RECORDS TO USE:
================================

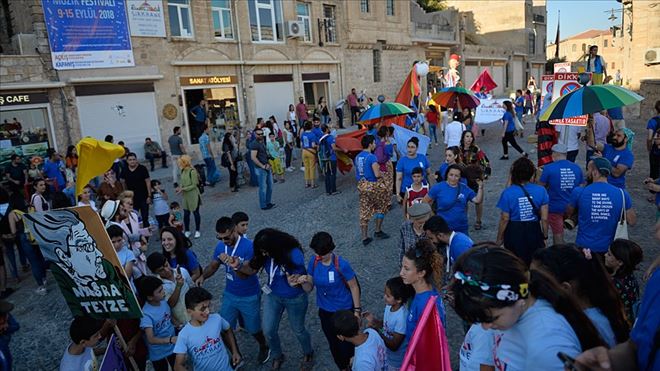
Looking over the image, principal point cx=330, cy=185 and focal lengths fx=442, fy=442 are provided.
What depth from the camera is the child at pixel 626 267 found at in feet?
12.0

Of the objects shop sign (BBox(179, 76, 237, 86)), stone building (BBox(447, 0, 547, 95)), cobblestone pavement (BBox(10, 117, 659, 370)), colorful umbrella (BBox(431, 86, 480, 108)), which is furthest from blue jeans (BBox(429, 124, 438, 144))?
stone building (BBox(447, 0, 547, 95))

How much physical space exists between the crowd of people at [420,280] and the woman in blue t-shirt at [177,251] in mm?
11

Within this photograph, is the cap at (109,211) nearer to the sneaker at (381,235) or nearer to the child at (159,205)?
the child at (159,205)

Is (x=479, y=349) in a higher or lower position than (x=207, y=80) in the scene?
lower

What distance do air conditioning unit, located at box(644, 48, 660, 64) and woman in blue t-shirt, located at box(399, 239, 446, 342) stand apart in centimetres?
2234

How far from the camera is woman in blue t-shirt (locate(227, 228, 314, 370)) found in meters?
4.19

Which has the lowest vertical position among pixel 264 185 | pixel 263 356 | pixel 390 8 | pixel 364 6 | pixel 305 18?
pixel 263 356

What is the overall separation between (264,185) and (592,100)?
7053 millimetres

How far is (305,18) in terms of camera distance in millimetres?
22891

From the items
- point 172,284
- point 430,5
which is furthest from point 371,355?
point 430,5

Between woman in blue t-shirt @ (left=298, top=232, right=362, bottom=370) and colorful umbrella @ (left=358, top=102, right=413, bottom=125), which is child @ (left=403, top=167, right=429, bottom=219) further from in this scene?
colorful umbrella @ (left=358, top=102, right=413, bottom=125)

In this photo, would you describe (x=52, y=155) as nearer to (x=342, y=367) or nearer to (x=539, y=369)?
(x=342, y=367)

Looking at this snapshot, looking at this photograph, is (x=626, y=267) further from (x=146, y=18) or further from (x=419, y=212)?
(x=146, y=18)

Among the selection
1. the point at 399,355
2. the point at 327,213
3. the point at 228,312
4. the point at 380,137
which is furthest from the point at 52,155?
the point at 399,355
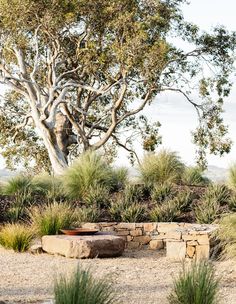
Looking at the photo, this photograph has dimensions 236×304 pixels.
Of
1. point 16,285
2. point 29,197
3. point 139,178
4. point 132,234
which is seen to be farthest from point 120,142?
point 16,285

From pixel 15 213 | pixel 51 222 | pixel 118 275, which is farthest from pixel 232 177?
pixel 118 275

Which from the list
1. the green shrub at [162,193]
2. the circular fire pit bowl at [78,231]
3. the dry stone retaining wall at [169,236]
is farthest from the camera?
the green shrub at [162,193]

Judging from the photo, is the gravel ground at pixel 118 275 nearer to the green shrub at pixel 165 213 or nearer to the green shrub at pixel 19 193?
the green shrub at pixel 165 213

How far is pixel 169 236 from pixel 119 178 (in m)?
4.81

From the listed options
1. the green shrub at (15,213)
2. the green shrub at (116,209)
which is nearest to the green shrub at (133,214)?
the green shrub at (116,209)

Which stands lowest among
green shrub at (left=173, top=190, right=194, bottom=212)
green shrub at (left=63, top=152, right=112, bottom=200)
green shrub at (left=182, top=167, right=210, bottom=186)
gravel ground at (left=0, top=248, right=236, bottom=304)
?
gravel ground at (left=0, top=248, right=236, bottom=304)

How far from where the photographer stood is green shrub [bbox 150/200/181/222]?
35.9 feet

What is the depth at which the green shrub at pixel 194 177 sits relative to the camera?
50.1 ft

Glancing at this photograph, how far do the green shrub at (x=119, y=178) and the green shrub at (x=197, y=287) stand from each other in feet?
25.1

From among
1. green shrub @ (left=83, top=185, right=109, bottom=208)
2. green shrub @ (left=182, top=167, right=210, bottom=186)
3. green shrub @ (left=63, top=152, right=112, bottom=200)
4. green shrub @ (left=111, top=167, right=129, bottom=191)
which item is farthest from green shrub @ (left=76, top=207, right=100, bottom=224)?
green shrub @ (left=182, top=167, right=210, bottom=186)

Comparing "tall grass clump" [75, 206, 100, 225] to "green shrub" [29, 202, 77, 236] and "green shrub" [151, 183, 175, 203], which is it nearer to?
"green shrub" [29, 202, 77, 236]

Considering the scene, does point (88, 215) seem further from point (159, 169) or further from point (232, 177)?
point (232, 177)

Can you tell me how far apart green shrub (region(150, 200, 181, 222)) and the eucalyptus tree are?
792cm

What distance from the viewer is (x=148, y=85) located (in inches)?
810
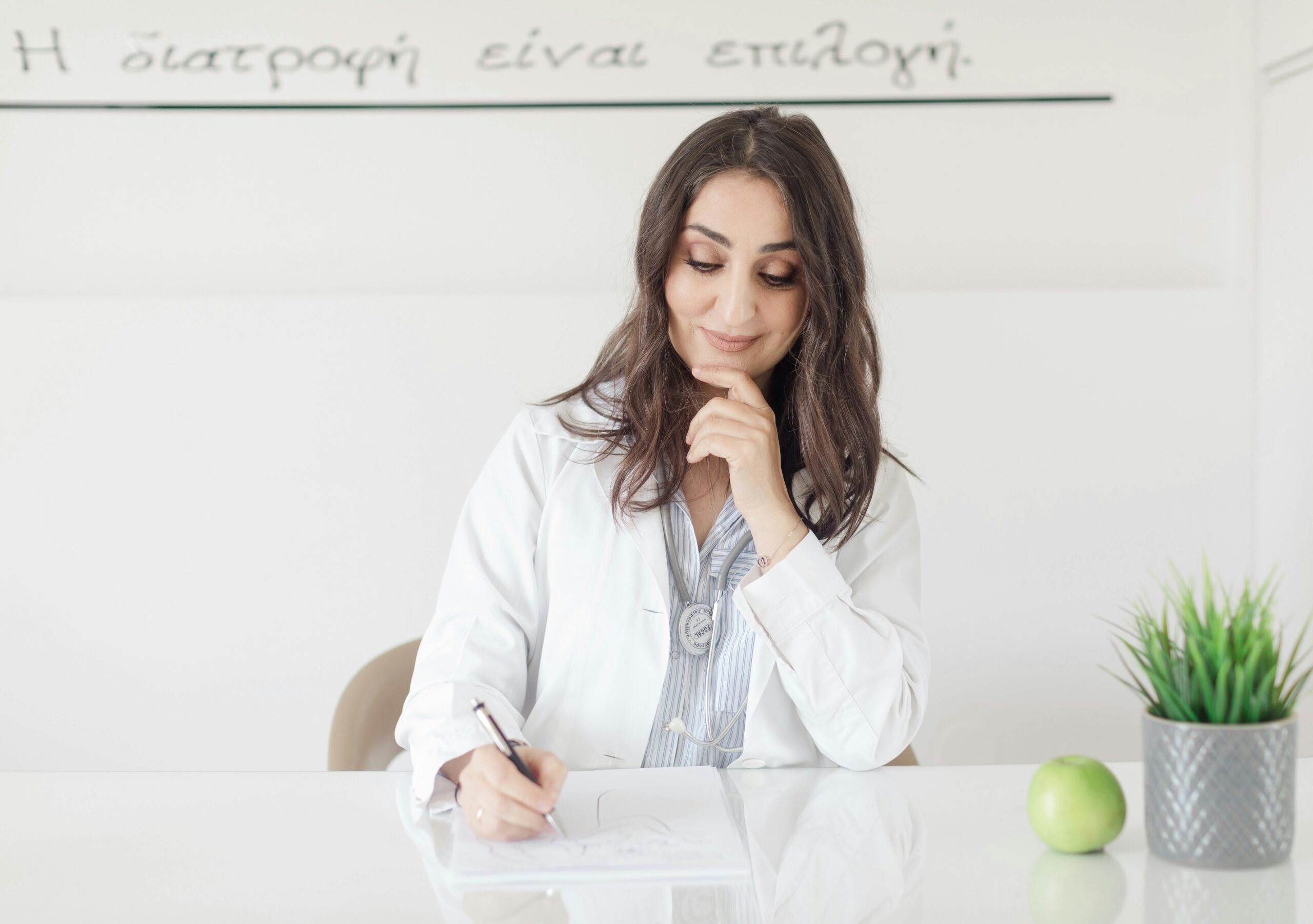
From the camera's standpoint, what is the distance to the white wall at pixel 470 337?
2.75 meters

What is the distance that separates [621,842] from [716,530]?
2.15 feet

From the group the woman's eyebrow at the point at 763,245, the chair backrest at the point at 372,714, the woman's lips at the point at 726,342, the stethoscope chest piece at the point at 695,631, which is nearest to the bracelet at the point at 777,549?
the stethoscope chest piece at the point at 695,631

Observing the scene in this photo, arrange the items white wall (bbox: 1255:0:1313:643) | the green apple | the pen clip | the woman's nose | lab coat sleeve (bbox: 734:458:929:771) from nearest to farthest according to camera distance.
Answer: the green apple → the pen clip → lab coat sleeve (bbox: 734:458:929:771) → the woman's nose → white wall (bbox: 1255:0:1313:643)

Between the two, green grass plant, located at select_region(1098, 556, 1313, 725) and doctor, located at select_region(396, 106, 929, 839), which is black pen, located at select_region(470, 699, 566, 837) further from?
green grass plant, located at select_region(1098, 556, 1313, 725)

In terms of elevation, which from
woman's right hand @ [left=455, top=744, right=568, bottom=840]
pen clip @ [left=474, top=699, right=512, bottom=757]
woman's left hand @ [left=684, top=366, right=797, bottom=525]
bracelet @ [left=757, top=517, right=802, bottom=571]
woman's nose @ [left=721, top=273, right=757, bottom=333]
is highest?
woman's nose @ [left=721, top=273, right=757, bottom=333]

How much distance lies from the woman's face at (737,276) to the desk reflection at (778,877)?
→ 0.64m

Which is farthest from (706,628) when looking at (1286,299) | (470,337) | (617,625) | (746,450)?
(1286,299)

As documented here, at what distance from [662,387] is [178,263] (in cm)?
166

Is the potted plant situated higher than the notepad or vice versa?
the potted plant

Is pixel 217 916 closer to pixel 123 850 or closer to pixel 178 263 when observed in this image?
pixel 123 850

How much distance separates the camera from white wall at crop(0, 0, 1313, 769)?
9.02ft

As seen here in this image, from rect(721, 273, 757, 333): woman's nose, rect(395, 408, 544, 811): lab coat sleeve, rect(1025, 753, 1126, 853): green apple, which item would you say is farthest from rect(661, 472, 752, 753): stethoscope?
rect(1025, 753, 1126, 853): green apple

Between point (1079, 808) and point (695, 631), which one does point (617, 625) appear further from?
point (1079, 808)

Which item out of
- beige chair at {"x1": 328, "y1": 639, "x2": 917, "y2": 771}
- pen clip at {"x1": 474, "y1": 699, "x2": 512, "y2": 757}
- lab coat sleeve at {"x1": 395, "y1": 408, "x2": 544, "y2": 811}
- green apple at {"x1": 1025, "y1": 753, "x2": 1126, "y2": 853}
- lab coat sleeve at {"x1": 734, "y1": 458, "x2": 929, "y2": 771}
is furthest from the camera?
beige chair at {"x1": 328, "y1": 639, "x2": 917, "y2": 771}
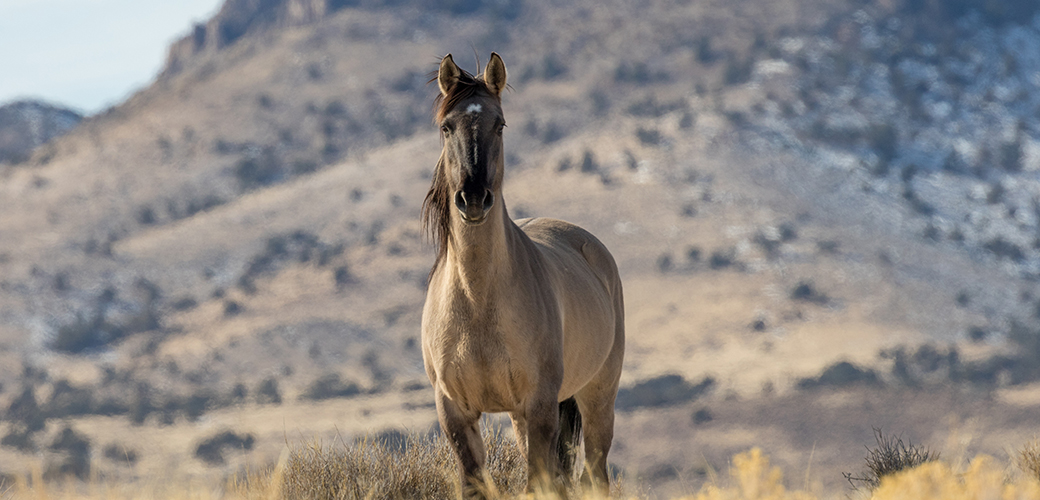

================================

GOAL: Return, word for word, the part of the material that starts with the line containing "What is the distance that" and ends with the line containing "Answer: the green", including both of those lines.

RIGHT ANSWER:
What is the distance that separates [621,842] from [716,530]?
2.15 feet

From the group the woman's eyebrow at the point at 763,245, the chair backrest at the point at 372,714, the woman's lips at the point at 726,342, the stethoscope chest piece at the point at 695,631, which is nearest to the bracelet at the point at 777,549?
the stethoscope chest piece at the point at 695,631

Observing the scene in this photo, arrange the items white wall (bbox: 1255:0:1313:643) | the green apple | the pen clip | the woman's nose | lab coat sleeve (bbox: 734:458:929:771) from nearest to farthest according to camera distance.
Answer: the green apple → the pen clip → lab coat sleeve (bbox: 734:458:929:771) → the woman's nose → white wall (bbox: 1255:0:1313:643)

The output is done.